Entnimm den Daten die Zeilen ab der Zeile mit „In the list“ bis einschließlich der Zeile mit „24.4 meters“ und gib sie wortgetreu wieder. Lass die Bilder in der Antwort weg.

#### EINGABEDATEN ####

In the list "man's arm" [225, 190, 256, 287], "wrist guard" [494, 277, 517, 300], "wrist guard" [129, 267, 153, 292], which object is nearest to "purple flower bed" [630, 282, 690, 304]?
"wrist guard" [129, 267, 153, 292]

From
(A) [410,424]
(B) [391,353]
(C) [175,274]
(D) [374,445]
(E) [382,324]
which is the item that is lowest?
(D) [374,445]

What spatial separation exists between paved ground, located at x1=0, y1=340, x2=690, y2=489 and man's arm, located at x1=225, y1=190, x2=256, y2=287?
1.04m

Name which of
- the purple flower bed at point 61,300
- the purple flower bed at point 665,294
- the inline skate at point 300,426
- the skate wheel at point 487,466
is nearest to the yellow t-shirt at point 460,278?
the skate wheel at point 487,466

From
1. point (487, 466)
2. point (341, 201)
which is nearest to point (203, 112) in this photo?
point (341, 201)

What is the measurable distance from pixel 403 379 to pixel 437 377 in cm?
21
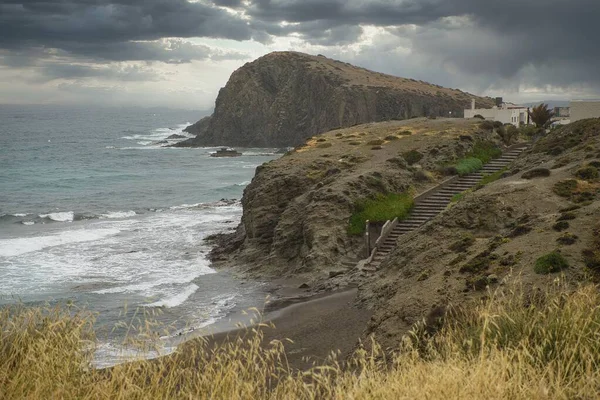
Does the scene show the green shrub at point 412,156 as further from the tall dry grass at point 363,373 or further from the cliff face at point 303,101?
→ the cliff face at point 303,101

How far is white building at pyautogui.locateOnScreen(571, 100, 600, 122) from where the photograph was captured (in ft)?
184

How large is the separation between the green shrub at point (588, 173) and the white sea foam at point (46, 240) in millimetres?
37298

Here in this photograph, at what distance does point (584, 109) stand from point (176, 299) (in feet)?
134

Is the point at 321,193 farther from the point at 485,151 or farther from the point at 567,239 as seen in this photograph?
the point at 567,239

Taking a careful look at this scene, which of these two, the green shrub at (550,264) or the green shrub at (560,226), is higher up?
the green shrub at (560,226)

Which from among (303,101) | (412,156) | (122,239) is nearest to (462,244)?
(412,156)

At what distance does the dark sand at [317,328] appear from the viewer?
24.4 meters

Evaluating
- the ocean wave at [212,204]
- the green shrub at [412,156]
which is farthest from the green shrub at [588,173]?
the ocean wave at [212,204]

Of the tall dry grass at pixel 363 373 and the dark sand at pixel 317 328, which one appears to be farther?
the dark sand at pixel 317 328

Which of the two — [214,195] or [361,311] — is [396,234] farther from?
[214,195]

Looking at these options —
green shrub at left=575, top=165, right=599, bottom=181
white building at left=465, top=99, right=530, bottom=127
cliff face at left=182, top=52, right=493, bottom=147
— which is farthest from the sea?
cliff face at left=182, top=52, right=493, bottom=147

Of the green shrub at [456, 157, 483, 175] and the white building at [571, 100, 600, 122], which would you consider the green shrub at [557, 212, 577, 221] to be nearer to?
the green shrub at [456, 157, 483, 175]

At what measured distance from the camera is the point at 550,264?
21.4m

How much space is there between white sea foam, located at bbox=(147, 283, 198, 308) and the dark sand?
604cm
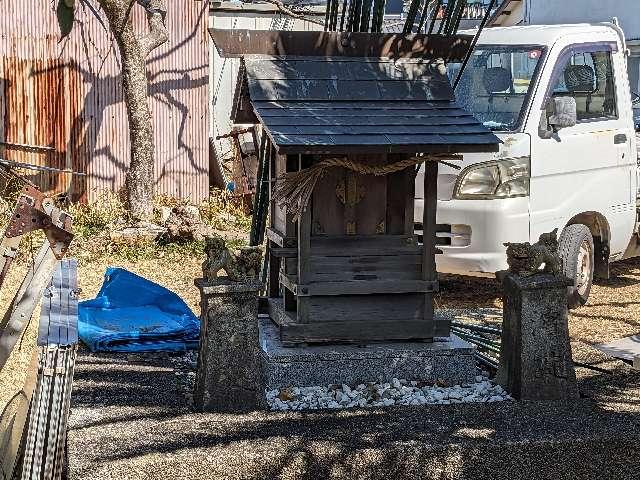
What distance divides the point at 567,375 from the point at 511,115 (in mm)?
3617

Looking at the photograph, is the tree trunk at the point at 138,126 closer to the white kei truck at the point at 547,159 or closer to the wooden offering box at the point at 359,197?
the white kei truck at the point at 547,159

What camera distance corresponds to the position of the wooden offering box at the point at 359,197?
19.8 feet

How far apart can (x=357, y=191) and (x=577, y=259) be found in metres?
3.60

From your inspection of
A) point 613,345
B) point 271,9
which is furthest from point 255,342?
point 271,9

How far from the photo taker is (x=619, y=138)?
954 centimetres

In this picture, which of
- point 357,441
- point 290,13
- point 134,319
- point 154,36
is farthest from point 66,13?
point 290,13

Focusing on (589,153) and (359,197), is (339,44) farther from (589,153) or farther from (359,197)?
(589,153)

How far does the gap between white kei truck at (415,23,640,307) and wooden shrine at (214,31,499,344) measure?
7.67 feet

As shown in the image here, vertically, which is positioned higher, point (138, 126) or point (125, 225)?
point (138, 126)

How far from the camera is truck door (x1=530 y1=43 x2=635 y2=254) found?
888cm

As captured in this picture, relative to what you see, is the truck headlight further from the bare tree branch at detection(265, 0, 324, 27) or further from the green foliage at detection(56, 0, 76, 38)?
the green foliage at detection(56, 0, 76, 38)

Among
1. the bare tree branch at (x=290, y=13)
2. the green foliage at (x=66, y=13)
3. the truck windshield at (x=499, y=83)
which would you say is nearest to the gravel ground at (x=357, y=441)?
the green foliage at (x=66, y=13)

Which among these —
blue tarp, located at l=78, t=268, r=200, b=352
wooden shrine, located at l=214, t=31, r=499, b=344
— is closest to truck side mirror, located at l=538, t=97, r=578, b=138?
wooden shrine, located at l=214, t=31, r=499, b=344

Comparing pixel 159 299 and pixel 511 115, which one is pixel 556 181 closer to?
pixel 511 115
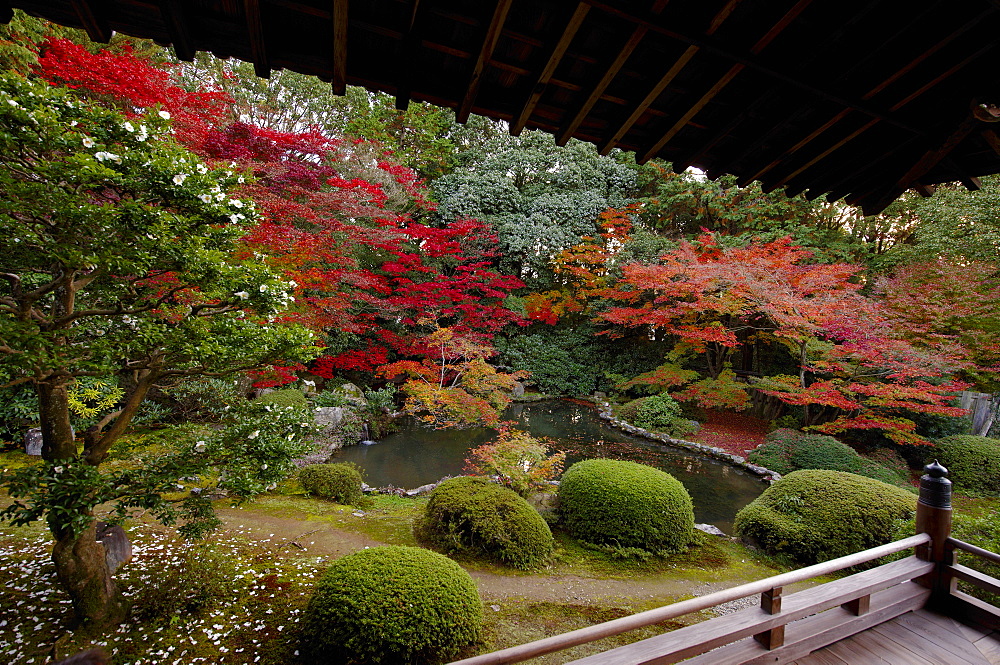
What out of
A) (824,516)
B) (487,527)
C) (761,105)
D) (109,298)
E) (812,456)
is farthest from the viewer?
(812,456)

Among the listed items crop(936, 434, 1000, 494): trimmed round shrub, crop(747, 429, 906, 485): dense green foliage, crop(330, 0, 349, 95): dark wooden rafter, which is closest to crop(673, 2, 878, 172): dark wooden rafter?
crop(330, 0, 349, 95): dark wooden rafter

####
#### EINGABEDATEN ####

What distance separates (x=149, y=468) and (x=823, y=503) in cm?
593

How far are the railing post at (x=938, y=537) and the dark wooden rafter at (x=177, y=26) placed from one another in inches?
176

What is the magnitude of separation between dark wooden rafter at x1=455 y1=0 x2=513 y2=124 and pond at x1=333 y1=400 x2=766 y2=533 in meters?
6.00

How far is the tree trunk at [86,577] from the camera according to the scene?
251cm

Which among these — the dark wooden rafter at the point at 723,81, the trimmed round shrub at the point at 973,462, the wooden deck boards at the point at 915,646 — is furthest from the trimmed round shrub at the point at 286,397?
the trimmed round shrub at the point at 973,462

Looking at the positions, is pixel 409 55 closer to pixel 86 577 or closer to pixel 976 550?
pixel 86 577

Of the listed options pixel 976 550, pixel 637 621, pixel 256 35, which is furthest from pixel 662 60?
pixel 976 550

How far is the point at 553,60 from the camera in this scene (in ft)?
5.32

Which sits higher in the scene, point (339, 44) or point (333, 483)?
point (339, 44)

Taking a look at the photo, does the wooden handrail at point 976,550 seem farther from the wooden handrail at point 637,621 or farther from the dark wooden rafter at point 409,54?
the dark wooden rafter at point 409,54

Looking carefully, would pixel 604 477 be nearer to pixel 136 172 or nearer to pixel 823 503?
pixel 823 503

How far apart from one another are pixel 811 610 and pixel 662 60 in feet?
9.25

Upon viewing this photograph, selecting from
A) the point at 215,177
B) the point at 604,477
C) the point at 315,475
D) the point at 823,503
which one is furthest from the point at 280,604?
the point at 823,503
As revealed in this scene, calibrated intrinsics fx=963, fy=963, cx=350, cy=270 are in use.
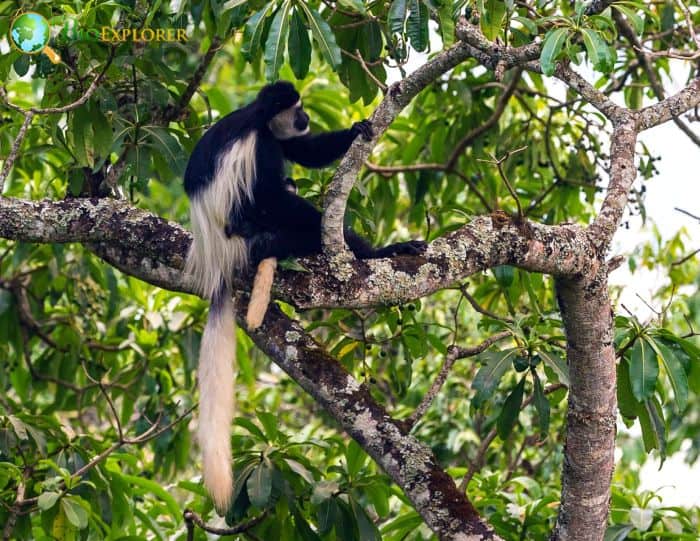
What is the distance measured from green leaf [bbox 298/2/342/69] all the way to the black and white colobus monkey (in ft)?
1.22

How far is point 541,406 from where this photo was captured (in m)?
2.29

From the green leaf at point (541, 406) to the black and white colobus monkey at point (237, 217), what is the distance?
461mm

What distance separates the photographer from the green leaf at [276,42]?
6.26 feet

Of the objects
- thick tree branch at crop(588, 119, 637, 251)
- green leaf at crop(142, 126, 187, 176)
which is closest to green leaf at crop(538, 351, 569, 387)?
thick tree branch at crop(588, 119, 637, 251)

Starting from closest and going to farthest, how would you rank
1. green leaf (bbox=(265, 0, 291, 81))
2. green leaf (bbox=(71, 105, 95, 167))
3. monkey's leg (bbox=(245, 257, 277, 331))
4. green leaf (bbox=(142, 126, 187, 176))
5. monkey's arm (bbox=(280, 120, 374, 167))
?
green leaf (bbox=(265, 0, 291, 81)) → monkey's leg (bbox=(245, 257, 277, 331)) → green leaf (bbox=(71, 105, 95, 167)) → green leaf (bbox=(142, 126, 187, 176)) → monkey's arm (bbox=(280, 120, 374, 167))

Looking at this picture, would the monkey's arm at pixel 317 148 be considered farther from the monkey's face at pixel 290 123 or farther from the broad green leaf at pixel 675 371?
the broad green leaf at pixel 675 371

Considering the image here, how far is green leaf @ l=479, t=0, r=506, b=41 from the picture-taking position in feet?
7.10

####

_DIE LÖSUNG:_
In the list "man's arm" [225, 190, 256, 287], "wrist guard" [494, 277, 517, 300], "wrist guard" [129, 267, 153, 292], which object is nearest to "purple flower bed" [630, 282, 690, 304]?
"wrist guard" [129, 267, 153, 292]

From
(A) [410,424]
(B) [391,353]
(C) [175,274]
(D) [374,445]
(E) [382,324]
which is the item that is lowest?
(D) [374,445]

What spatial separation exists between paved ground, located at x1=0, y1=340, x2=690, y2=489 and man's arm, located at x1=225, y1=190, x2=256, y2=287?
1.04m

Name which of
- the purple flower bed at point 61,300
- the purple flower bed at point 665,294
- the inline skate at point 300,426
- the skate wheel at point 487,466
is nearest to the yellow t-shirt at point 460,278?
the skate wheel at point 487,466

From
1. point (487, 466)
2. point (341, 201)
which is nearest to point (203, 112) in this photo?
point (341, 201)

What is the measurable distance from pixel 403 379 to pixel 437 377 in cm?
21
Does the scene show the green shrub at point 412,156 as further from the tall dry grass at point 363,373 or further from the cliff face at point 303,101?
→ the cliff face at point 303,101

How far is white building at pyautogui.locateOnScreen(571, 100, 600, 122) from where the photograph was captured (in ft)?
184

How large is the separation between the green shrub at point (588, 173) and the white sea foam at point (46, 240) in millimetres?
37298

Here in this photograph, at what distance does point (584, 109) stand from point (176, 299) (in feet)?
134

Is the point at 321,193 farther from the point at 485,151 or farther from the point at 567,239 as seen in this photograph?
the point at 567,239

Taking a careful look at this scene, which of these two, the green shrub at (550,264) or the green shrub at (560,226), is higher up?
the green shrub at (560,226)

Which from among (303,101) | (412,156) | (122,239) is nearest to (462,244)?
(412,156)

At what distance does the dark sand at [317,328] appear from the viewer?
24.4 meters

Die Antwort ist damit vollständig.